Lista de tarefas —
A) Segundo o texto sobre resíduos de esgoto, em qual programa de pós-graduação a tese de Nayara Batista Borges foi apresentada?
B) Liste os tipos de resíduos removidos no tratamento preliminar dos esgotos cujo aproveitamento foi avaliado, conforme o texto sobre resíduos de esgoto.
C) Transcreva do texto sobre resíduos de esgoto o trecho de "Pesquisa da Escola" até "de esgoto (ETEs)".

Texto para leitura —
◆ ◆ ◆
Resíduos de
tratamento de esgotos: rejeitos orgânicos, óleos, graxas podem ser aproveitados
na geração de energia.
Pesquisa da Escola de
Engenharia de São Carlos (EESC) da USP demonstra o potencial de reuso e de
aproveitamento de resíduos gerados nas estações de tratamento de esgoto (ETEs)
como fonte de energia. Durante o trabalho foram avaliados os aproveitamentos de
três diferentes tipos de resíduos removidos no tratamento preliminar dos
esgotos: óleos e graxas, rejeitos removidos no gradeamento e areia. Além da
geração de energia pela queima de rejeitos orgânicos e produção de biogás,
resíduos de areia podem ser usados na construção civil. Os resultados do
trabalho são apresentados na tese de doutorado de Nayara Batista Borges do
Programa de Pós-Graduação em Engenharia Hidráulica e Saneamento do Departamento
de Hidráulica e Saneamento (SHS) da EESC.
◆ ◆ ◆
Extrato dos dados —

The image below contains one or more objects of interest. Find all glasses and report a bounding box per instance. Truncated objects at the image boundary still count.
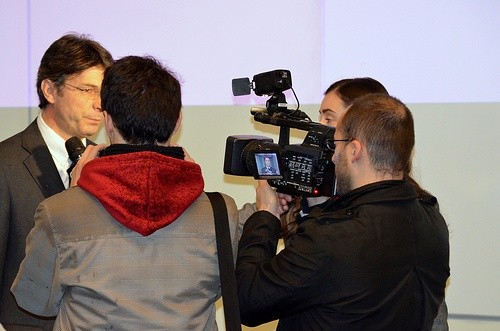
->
[326,139,352,152]
[62,81,102,100]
◆ ◆ ◆
Gabarito —
A) No Programa de Pós-Graduação em Engenharia Hidráulica e Saneamento do Departamento de Hidráulica e Saneamento (SHS) da EESC.

B)
- óleos e graxas
- rejeitos removidos no gradeamento
- areia

C)
Pesquisa da Escola de
Engenharia de São Carlos (EESC) da USP demonstra o potencial de reuso e de
aproveitamento de resíduos gerados nas estações de tratamento de esgoto (ETEs)